Is the U.S. stock market undervalued or overvalued?

One useful barometer is the S&P 500 price-per-earnings (P/E) ratio, compared to its historical average (mean) and median.

But first, let's review the arguments of the institutional bulls and bears:

The market's bulls argue that despite the fact that the U.S. GDP growth totaled just 1.8 percent in the third quarter, the economic expansion is accelerating, corporate earnings growth remains adequate to good, private sector layoffs most likely have peaked, the worst U.S. financial and economic news probably is over, and that the Dow's recent push above 12,000 is a signal by institutional investors (IIs) that better days are ahead.

Conversely, the market's bears argue that the U.S. workforce is still far too small, with stagnant median incomes in many job classifications, and the nation's job deficit remains staggering, about 11 million full-time jobs at minimum; further, that ongoing gnat called Europe government bonds or sovereign debt means the Dow is sending a false signal, and is likely to move decisively lower in the winter of 2012.

Shiller PE Ratio

What does the S&P 500 P/E ratio compared to its historical average indicate?

On Monday, the S&P 500 P/E was 21.4, compared to its mean of 16.4 and median of 15.8.

The P/E ratio cited above is based on average, inflation-adjusted earnings from the previous 10 years -- the Shiller PE Ratio, or PE10 as compiled by Yale University Economics Professor Robert Shiller.

Further, because Shiller's metric factors-in earnings from the previous 10 years, it is less-affected by abnormal swings in any one year.

The Shiller PE Ratio data set furnishes a number of illuminating points:

The highest P/E was 44.2 in 1999, during the Nasdaq / dot-com mania period of the Roaring 90s bull market.

The lowest P/E/ was 4.78 or roughly 4.8 in 1920 -- prior to the start of the Roaring 20s bull market. From a P/E standpoint, the Roaring 20s commenced in 1924, with the P/E rising to 9.7 by the start of 1925, then to 11.3 (1926), 13.2 (1927), 18.8 (1928), and a gaudy 27.1 (1929) -- the year of the October Black Tuesday stock market crash.

Further, it would take the stock market, as measured by the Dow Jones Industrial Average (DJIA), 25 years, or until 1954, to return to its pre-1929-crash level.

However, as measured by the Shiller PE Ratio, would not return to its pre-1929-crash level until late 1996 / early 1997, when it hit 32.86.

Other points: Periods of rising P/E ratios accompany the 1950s and 1980s economic expansions, as well as the 1990s Roaring 90s expansion.

Equally significant, P/Es over 20 represent overvaluation, they typically don't last as long -- but they can last many years.

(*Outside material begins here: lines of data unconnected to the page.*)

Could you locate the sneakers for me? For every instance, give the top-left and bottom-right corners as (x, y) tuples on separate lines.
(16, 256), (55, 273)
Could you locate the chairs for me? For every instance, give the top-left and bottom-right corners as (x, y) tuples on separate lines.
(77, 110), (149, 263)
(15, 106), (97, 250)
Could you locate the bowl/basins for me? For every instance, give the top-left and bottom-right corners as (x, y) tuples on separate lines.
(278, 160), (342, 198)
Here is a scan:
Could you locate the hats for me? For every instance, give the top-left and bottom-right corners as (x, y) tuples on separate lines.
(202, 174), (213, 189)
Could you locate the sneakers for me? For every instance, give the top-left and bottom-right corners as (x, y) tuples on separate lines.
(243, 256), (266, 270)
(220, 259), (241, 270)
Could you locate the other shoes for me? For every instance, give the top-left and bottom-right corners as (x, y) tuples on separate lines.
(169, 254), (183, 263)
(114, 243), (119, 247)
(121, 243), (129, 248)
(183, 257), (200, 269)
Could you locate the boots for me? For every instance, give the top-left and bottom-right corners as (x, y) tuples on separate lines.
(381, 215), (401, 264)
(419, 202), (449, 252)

Most telling: P/Es over 25 signal extreme overvaluation, and typically drop quickly. An exception: the Aug. 1996- July. 2002 period.

Market Analysis: With an S&P 500 P/E of 21.4, the U.S. stock market is overvalued, based on a Shiller PE Ratio mean of 16.4 and median of 15.8.

Hence, if one were to base a stock purchase decision(s) solely on the ratio, one should wait for the ratio to drop at least until the high teens, or even the mid-teens, as a result of a stock market pull-back or earnings increase.